No le faltaba razón y seguramente reflejaba mejor que la CNN el pensamiento de Biden, quien, según otras fuentes, estaría más bien furioso con la forma en la que le está tratando su partido. Lo que no quiere decir que Biden no vaya a renunciar en los próximos días. La presión está siendo tan intensa que, al final, la idea, posiblemente no del todo suya, de que está pensando en dejarlo se convertirá en una profecía autocumplida.
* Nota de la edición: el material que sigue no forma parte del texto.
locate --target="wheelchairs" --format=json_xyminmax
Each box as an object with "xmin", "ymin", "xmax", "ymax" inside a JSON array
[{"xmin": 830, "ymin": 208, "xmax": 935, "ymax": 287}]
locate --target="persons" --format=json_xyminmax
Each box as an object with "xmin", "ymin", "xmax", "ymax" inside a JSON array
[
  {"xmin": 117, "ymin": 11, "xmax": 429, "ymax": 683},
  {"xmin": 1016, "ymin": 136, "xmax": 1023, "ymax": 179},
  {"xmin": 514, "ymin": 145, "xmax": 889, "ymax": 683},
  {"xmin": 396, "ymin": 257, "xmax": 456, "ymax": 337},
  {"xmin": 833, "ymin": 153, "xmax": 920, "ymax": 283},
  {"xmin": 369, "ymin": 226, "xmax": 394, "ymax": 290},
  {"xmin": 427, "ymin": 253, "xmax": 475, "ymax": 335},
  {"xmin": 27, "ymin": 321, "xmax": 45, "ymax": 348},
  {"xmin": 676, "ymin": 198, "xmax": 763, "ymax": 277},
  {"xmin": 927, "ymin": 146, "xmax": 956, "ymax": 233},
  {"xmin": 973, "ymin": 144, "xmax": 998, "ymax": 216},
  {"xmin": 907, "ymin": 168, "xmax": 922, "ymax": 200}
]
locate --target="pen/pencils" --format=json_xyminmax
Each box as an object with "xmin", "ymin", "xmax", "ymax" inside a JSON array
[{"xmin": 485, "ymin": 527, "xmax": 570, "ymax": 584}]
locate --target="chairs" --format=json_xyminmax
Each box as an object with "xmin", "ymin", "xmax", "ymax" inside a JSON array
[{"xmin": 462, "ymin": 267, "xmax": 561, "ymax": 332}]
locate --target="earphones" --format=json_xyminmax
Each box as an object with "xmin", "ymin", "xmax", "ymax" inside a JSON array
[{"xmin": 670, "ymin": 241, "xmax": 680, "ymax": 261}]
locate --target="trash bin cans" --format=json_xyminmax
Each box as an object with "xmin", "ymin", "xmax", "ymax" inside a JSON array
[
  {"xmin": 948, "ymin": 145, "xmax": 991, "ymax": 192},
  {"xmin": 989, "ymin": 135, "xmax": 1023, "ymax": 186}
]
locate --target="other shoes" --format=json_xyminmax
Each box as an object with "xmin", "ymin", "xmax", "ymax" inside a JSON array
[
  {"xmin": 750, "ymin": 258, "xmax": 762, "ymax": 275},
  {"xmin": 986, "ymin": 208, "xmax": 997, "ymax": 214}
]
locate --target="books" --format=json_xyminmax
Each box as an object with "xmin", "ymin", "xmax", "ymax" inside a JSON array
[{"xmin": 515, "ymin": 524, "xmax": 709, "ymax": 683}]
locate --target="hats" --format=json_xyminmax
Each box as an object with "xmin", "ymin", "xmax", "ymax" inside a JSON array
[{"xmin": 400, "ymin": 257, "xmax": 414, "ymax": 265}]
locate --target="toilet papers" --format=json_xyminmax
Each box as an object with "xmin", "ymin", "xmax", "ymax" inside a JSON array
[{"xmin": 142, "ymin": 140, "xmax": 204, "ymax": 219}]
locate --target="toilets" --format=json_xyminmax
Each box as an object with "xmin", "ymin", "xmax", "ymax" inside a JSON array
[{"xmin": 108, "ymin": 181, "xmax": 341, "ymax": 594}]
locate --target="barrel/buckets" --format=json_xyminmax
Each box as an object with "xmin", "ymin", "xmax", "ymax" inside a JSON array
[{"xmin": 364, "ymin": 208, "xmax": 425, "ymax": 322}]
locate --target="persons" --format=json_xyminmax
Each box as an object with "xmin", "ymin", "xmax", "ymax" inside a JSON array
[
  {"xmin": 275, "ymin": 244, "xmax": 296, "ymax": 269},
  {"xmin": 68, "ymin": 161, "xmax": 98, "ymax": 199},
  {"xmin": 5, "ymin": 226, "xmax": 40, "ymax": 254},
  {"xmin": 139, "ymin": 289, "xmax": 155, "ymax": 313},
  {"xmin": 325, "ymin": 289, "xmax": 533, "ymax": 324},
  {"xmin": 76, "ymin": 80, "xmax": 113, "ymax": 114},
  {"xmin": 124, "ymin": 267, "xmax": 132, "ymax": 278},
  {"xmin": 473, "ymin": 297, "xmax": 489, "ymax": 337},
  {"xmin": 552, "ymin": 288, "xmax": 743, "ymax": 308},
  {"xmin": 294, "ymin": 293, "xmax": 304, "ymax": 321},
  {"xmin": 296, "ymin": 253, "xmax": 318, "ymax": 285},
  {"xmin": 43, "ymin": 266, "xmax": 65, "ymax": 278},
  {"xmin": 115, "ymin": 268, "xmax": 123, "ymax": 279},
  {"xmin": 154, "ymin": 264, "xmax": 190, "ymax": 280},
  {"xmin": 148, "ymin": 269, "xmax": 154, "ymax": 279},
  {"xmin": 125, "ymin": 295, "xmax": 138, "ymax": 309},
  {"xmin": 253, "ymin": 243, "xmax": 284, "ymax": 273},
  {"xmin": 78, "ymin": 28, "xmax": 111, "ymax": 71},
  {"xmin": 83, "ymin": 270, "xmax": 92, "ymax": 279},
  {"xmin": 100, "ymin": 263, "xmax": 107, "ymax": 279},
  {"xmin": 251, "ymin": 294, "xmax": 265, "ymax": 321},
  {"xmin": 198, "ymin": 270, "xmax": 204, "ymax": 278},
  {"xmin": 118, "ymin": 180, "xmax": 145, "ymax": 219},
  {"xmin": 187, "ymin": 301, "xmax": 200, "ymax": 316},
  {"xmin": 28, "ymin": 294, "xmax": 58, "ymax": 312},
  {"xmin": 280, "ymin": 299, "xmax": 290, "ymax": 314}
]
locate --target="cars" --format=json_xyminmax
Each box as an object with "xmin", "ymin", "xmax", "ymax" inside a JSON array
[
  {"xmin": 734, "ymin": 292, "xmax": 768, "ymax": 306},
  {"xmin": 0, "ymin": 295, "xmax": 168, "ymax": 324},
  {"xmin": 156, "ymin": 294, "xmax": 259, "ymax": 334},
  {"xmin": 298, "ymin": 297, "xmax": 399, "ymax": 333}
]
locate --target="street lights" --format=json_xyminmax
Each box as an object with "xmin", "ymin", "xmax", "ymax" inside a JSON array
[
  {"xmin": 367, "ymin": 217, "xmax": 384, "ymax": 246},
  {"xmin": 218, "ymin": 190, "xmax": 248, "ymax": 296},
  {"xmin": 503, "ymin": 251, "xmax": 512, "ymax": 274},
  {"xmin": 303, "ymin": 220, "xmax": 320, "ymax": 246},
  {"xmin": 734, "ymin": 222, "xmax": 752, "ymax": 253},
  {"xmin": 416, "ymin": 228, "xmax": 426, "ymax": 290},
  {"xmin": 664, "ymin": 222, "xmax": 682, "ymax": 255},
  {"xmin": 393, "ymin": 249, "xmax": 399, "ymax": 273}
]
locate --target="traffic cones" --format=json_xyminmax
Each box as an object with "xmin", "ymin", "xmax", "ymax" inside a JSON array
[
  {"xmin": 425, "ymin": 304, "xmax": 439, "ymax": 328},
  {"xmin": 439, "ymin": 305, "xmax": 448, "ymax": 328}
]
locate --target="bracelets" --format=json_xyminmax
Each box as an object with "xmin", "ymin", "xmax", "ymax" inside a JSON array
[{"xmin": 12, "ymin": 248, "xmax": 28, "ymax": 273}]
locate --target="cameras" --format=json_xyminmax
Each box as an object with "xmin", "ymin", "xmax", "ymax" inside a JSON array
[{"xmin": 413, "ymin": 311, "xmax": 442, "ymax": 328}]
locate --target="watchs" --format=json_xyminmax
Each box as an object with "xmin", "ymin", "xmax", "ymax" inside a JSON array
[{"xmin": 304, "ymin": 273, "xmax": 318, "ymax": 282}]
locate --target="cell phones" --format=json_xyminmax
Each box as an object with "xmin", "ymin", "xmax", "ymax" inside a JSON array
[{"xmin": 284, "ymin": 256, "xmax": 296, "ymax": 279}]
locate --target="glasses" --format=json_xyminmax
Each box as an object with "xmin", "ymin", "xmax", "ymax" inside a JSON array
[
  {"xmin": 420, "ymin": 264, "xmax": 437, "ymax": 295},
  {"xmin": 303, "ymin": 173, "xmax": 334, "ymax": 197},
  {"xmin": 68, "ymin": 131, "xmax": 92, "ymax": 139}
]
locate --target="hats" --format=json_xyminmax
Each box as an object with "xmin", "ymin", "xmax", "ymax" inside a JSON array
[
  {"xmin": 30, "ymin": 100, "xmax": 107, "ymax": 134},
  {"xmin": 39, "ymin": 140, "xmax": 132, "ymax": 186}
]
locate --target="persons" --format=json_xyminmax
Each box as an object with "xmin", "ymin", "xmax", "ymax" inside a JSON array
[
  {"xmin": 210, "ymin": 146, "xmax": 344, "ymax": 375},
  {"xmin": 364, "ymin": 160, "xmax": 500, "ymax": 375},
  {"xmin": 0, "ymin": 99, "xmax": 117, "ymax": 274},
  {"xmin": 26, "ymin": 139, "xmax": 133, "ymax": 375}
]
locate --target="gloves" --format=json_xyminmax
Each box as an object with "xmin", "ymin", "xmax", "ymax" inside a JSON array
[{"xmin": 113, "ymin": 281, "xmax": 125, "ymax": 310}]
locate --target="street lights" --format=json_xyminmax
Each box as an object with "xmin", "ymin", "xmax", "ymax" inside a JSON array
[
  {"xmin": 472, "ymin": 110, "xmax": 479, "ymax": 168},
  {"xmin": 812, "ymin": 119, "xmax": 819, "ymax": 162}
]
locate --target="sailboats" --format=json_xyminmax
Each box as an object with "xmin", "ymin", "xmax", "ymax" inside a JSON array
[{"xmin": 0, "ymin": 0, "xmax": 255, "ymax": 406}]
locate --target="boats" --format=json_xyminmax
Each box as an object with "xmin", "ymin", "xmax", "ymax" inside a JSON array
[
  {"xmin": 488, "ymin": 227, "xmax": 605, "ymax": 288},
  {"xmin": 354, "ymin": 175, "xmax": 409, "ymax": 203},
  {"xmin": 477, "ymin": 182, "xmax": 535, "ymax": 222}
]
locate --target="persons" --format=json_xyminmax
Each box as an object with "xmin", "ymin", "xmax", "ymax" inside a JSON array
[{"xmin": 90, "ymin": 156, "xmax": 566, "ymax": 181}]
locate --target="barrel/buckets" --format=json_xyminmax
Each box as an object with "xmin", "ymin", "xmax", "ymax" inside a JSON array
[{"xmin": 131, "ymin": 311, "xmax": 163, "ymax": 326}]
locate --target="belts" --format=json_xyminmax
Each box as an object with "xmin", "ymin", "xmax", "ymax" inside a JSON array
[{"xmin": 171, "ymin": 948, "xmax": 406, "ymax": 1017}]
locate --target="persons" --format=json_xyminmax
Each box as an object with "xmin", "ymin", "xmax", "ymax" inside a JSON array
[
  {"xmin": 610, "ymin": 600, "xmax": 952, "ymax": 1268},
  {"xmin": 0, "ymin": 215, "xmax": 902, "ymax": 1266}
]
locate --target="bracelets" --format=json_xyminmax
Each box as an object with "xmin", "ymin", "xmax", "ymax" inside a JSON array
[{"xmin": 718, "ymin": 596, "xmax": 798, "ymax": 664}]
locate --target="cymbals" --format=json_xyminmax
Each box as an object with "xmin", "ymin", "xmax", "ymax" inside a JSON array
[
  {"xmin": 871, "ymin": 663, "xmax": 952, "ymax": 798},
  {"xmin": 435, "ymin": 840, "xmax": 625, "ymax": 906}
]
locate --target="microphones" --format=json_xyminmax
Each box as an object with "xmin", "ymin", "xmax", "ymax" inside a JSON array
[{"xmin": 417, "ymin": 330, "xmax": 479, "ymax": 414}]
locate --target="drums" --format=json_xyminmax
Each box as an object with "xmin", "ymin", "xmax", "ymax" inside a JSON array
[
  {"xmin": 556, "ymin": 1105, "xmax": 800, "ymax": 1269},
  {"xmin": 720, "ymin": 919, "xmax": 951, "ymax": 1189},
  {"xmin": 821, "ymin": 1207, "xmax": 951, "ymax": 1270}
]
Mientras, y frente a esta imagen de división y desesperación de los demócratas, el Partido Republicano proyectaba otra de unidad y confianza en su convención de Milwaukee. Es una curiosa inversión de lo que ocurría con los dos partidos hace no tanto tiempo. El tan esperado discurso de Trump tras su atentado resultó, sin embargo, decepcionante: interminable, repetitivo, sin energía. Tampoco Trump es el de hace ocho años. Pero sus seguidores ya no se fijan en esos detalles. Para emocionar a su auditorio, a Trump le bastó con evocar una y otra vez la idea de que Dios le ha salvado milagrosamente la vida. Y, en el fondo, esa empieza a ser también la esperanza a la que se encomiendan los demócratas, la de que el sacrificio de su líder y su sustitución por alguien nuevo obre otro milagro, el de un cambio de tendencia en las encuestas.
Nada es imposible en la política de una democracia, aunque si Dios hiciese tantos milagros no se llamarían milagros y quizás ya haya hecho suficientes en esta campaña electoral.